◆ Assigned task: Set all the entries down again, unaltered.
Records for this task: Begin
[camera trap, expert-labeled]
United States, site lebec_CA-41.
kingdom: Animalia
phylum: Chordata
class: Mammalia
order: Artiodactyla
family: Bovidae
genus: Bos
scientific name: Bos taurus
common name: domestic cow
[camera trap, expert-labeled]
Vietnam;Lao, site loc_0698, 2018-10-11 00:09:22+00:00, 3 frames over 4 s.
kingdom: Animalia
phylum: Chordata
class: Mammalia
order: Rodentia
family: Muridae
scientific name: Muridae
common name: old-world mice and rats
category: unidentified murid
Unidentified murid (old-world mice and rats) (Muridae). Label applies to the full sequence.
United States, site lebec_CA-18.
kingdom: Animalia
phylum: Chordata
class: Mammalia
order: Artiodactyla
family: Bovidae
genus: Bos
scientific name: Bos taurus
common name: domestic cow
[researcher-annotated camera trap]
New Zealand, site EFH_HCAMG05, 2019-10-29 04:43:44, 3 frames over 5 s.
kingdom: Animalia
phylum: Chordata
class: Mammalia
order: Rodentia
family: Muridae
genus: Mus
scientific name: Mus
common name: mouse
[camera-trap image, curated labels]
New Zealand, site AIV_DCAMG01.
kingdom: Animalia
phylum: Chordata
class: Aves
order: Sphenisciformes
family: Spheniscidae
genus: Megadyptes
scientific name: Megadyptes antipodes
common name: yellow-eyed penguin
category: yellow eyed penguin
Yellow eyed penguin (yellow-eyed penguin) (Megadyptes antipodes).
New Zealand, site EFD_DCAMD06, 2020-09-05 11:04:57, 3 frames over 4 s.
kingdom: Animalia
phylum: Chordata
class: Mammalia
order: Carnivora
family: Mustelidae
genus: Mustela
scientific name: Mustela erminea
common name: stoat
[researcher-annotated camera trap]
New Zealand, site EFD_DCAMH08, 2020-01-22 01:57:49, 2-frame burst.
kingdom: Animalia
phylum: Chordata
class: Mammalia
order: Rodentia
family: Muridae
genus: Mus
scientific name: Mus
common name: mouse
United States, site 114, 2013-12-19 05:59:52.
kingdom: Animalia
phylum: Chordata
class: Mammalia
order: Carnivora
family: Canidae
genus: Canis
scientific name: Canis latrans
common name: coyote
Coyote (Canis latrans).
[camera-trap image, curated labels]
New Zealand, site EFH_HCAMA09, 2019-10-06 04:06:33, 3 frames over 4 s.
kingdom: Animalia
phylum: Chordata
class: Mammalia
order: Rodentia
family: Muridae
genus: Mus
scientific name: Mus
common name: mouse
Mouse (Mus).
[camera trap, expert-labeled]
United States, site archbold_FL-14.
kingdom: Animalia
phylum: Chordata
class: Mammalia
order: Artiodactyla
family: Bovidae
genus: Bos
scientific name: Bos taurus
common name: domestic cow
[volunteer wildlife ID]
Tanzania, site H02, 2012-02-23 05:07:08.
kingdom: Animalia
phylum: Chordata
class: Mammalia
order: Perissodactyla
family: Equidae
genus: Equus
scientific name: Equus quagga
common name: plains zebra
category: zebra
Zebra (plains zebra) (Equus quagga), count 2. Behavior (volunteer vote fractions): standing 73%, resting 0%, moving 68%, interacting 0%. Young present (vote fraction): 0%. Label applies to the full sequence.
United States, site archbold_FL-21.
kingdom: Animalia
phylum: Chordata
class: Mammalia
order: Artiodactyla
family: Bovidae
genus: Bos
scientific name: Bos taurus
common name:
Records for this task: End
◆ Task response:
[camera trap, expert-labeled]
United States, site lebec_CA-41.
kingdom: Animalia
phylum: Chordata
class: Mammalia
order: Artiodactyla
family: Bovidae
genus: Bos
scientific name: Bos taurus
common name: domestic cow
[camera trap, expert-labeled]
Vietnam;Lao, site loc_0698, 2018-10-11 00:09:22+00:00, 3 frames over 4 s.
kingdom: Animalia
phylum: Chordata
class: Mammalia
order: Rodentia
family: Muridae
scientific name: Muridae
common name: old-world mice and rats
category: unidentified murid
Unidentified murid (old-world mice and rats) (Muridae). Label applies to the full sequence.
United States, site lebec_CA-18.
kingdom: Animalia
phylum: Chordata
class: Mammalia
order: Artiodactyla
family: Bovidae
genus: Bos
scientific name: Bos taurus
common name: domestic cow
[researcher-annotated camera trap]
New Zealand, site EFH_HCAMG05, 2019-10-29 04:43:44, 3 frames over 5 s.
kingdom: Animalia
phylum: Chordata
class: Mammalia
order: Rodentia
family: Muridae
genus: Mus
scientific name: Mus
common name: mouse
[camera-trap image, curated labels]
New Zealand, site AIV_DCAMG01.
kingdom: Animalia
phylum: Chordata
class: Aves
order: Sphenisciformes
family: Spheniscidae
genus: Megadyptes
scientific name: Megadyptes antipodes
common name: yellow-eyed penguin
category: yellow eyed penguin
Yellow eyed penguin (yellow-eyed penguin) (Megadyptes antipodes).
New Zealand, site EFD_DCAMD06, 2020-09-05 11:04:57, 3 frames over 4 s.
kingdom: Animalia
phylum: Chordata
class: Mammalia
order: Carnivora
family: Mustelidae
genus: Mustela
scientific name: Mustela erminea
common name: stoat
[researcher-annotated camera trap]
New Zealand, site EFD_DCAMH08, 2020-01-22 01:57:49, 2-frame burst.
kingdom: Animalia
phylum: Chordata
class: Mammalia
order: Rodentia
family: Muridae
genus: Mus
scientific name: Mus
common name: mouse
United States, site 114, 2013-12-19 05:59:52.
kingdom: Animalia
phylum: Chordata
class: Mammalia
order: Carnivora
family: Canidae
genus: Canis
scientific name: Canis latrans
common name: coyote
Coyote (Canis latrans).
[camera-trap image, curated labels]
New Zealand, site EFH_HCAMA09, 2019-10-06 04:06:33, 3 frames over 4 s.
kingdom: Animalia
phylum: Chordata
class: Mammalia
order: Rodentia
family: Muridae
genus: Mus
scientific name: Mus
common name: mouse
Mouse (Mus).
[camera trap, expert-labeled]
United States, site archbold_FL-14.
kingdom: Animalia
phylum: Chordata
class: Mammalia
order: Artiodactyla
family: Bovidae
genus: Bos
scientific name: Bos taurus
common name: domestic cow
[volunteer wildlife ID]
Tanzania, site H02, 2012-02-23 05:07:08.
kingdom: Animalia
phylum: Chordata
class: Mammalia
order: Perissodactyla
family: Equidae
genus: Equus
scientific name: Equus quagga
common name: plains zebra
category: zebra
Zebra (plains zebra) (Equus quagga), count 2. Behavior (volunteer vote fractions): standing 73%, resting 0%, moving 68%, interacting 0%. Young present (vote fraction): 0%. Label applies to the full sequence.
United States, site archbold_FL-21.
kingdom: Animalia
phylum: Chordata
class: Mammalia
order: Artiodactyla
family: Bovidae
genus: Bos
scientific name: Bos taurus
common name:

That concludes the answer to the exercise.